Sintomático desses novos tempos de ares «civilizantes» é o anúncio de um produto considerado moderno: a farinha láctea. «A escassez da ama sadia e o seu preço elevado tem tornado a introdução da farinha láctea Nestlé um verdadeiro benefício para o Brasil. Hoje uma mãe pode ter a satisfação de criar seu filho com o leite se tiver pouco, sem risco de enfraquecer nem se sofrer na sua saúde (…)»   Aqui fica claro como a publicidade do produto estrangeiro tem que dialogar com os valores e o imaginário locais. Nessa medida, evidencia as benesses desse alimento para toda a nação, que poderá substituir as amas cada vez mais caras e menos sadias.

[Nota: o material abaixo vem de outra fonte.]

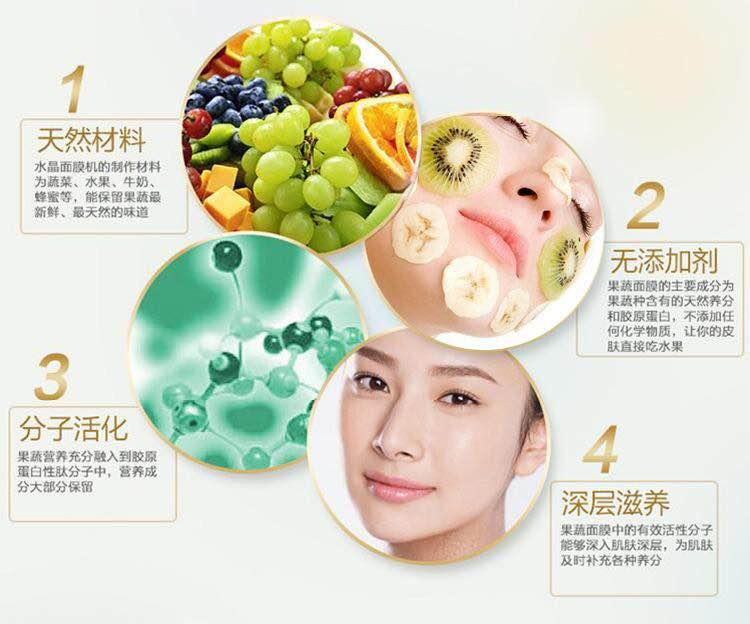 五谷杂粮面膜可以美容养颜|新闻动态-河南清百颜化妆品有限公司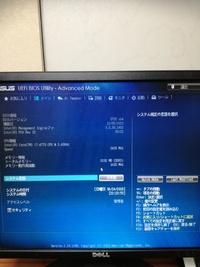 パソコンの画面が ASUS UEFI BIOS utility - advanced MODE とゆう画面にずっとなってしまってます。 退出しても 変更を保存してリセットをしても 変更を保存せずに退出しても 同じ画面で す。  少し調べたら SSDや中の配線が抜けたりすると 同じ画面になった人がいたんですが 画面のどこを見たら 何が不具合なのかわからなくて… ちなみに...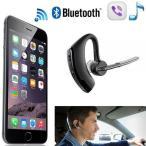 ショッピングbluetooth Bluetooth 4.0 ワイヤレスイヤホン ヘッドセット ハンズフリー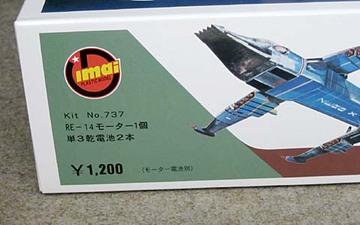 Inner01_price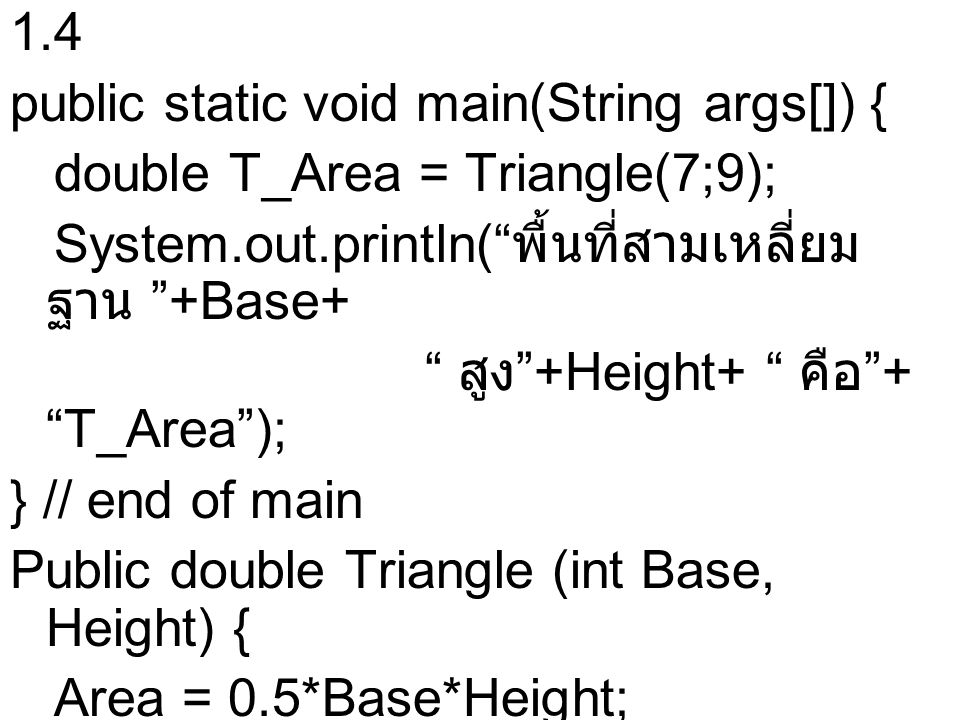 1.4 public static void main(String args[]) { double T_Area = Triangle(7;9); System.out.println( พื้นที่สามเหลี่ยมฐาน +Base+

O anúncio revela, também, o imaginário existente em torno da amamentação materna pautada pelo receio de enfraquecimento e perda de saúde. Agora, porém, a fragilidade do bem-estar materno (remediado por produtos como a farinha láctea) parece preferível perante os «novos riscos» da amamentação por escravas (negras).  Houve nos jornais e nas escolas de medicina acaloradas discussões sobre os malefícios (nos quais em décadas anteriores não se tocara) da amamentação por amas, amas negras. A mãe branca, enquanto figura moral mais «elevada», agora poderá transmitir no leite tal qualidade a seu filho. «Na Europa há toda uma discussão sobre as vantagens do leite materno, a fim de garantir melhores cuidados ao bebê e, supostamente, transmitir-lhe, pelo leite, as qualidades naturais de sua mãe. Pouco a pouco o costume das amas-de-leite de aluguel declina, e o médico baseado numa nova especialidade – a puericultura -, intervém cada vez mais no cuidado dos bebês, em detrimento de práticas e da autoridade materna.»  Contudo, os hábitos sempre são mais arraigados do que as novas teorias; assim, uma mudança menos radical seria a contratação de amas brancas, melhor ainda se estrangeiras.

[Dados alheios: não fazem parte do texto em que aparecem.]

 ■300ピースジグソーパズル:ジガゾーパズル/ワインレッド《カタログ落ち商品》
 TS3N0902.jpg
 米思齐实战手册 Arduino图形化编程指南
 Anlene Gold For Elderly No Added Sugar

As novas imigrantes brancas, beneficiadas pelo contexto, usufruiriam o «nicho de mercado» já aberto pelas negras escravas, agora tornadas insalubres.  Alfabetizadas,  ofereciam-se nos jornais para amamentar filhos alheios na própria casa. Alencastro analisa argutamente esse novo quadro social pela mudança da partícula «se». «Uma oferta de senhora (…) que inverte o pronome pessoal se, mudando a partícula apassivadora do verbo pronominal em objeto direto, ativo: uma mucama é posta a alugar-se pelo seu proprietário, a senhora livre se aluga ela própria» (Idem. p. 64).
Há ainda aqueles senhores e senhoras que, impregnados da lógica da escravidão, são mais resistentes a esse processo de «modernização» que os retiraria da posição central do arbítrio e poder, dosados estes pelo uso da força física. Eles preferem as «captivas». A preferência por cor e  origem também se faz presente nos pedidos que as patroas, em 2003, fazem às agências de colocação de empregados domésticos. 
Definitivamente, os processos culturais têm uma  temporalidade peculiar, re-inventando e re-interpretando os artífices que ocupam quase o mesmo lugar nos sistemas de relações do serviço doméstico, há tanto tempo sedimentado.
É preciso, contudo, matizar a interpretação feita por Freyre, trazendo os estudos de outros historiadores no que tange à Colônia. E, ainda, faz-se necessário marcar a passagem para o Império, posto que esta narrativa é quase linear, aproveitando as categorias do serviço doméstico escravo, colonial e nordestino, somando-as aos exemplos do Segundo Reinado paulistano, para mostrar a permanência desses termos e funções.